Brain injury is another kind of trauma. The earlier the injury occurs, the more profound the impact.

What about psychiatric disorders?

We should see disorders as developmental, beginning very early in childhood. Once we head down the road, the influence of that experience becomes greater and greater. With schizophrenia, you often don’t see symptoms until late adolescence or even later, but if you go back and look at a film of an adult schizophrenic at two years of age, you can see there were unusual behaviours even then.

What impacts do drugs have on brain development?

Drugs given prenatally, as well as in early development and adolescence, can alter later response to sensory experiences, learning and memory. The developing cortex is altered by psychoactive drugs as well as by ‘heavy’ drugs, and most of us were exposed to some drugs in utero – nicotine, caffeine, antidepressants, etc.

All drugs leave a footprint on the brain. Something about them changes the brain structure. The likelihood of becoming an addict depends on prenatal and early childhood experiences. Tactile stimulation has a reducing effect, whereas pre- and postnatal stress heighten the likelihood of addictions.

How do we translate the science of the brain into public policy?

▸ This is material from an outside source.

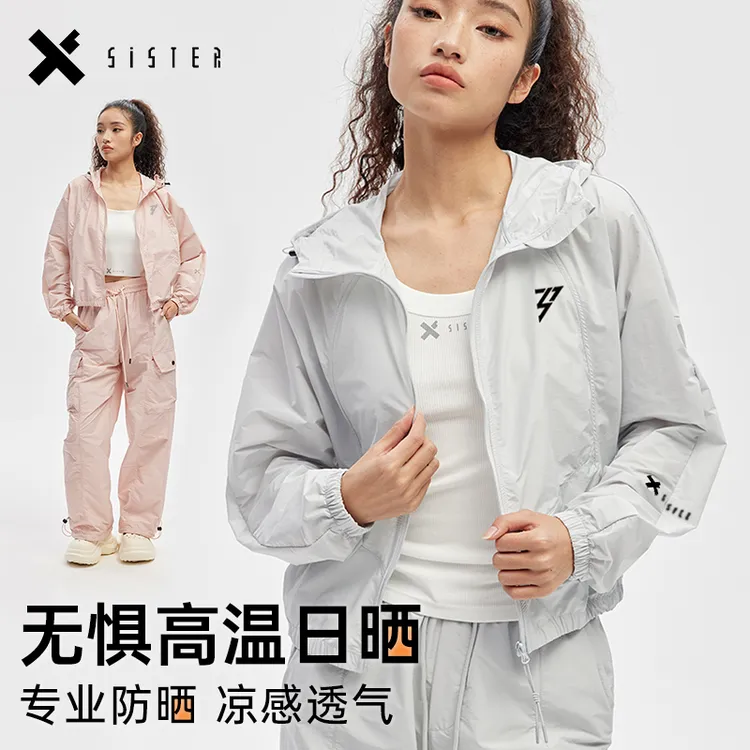 x-sister防晒衣2025夏季轻薄防紫外线速干皮肤衣外套户外防晒服女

Life success, whether health or socioeconomic status, is profoundly affected by brain development. Managing the factors that affect brain development is similar to an insurance policy that is only available early in life. We need to recognize this and get others to recognize it. What we know about brain development needs to be reflected in health and education policies in particular, but it also holds lessons for the treatment of adolescents in the justice system, immigration rules that can separate parents from their children, housing and community development, etc – together, these create the environments in which the developmental trajectories of children are established.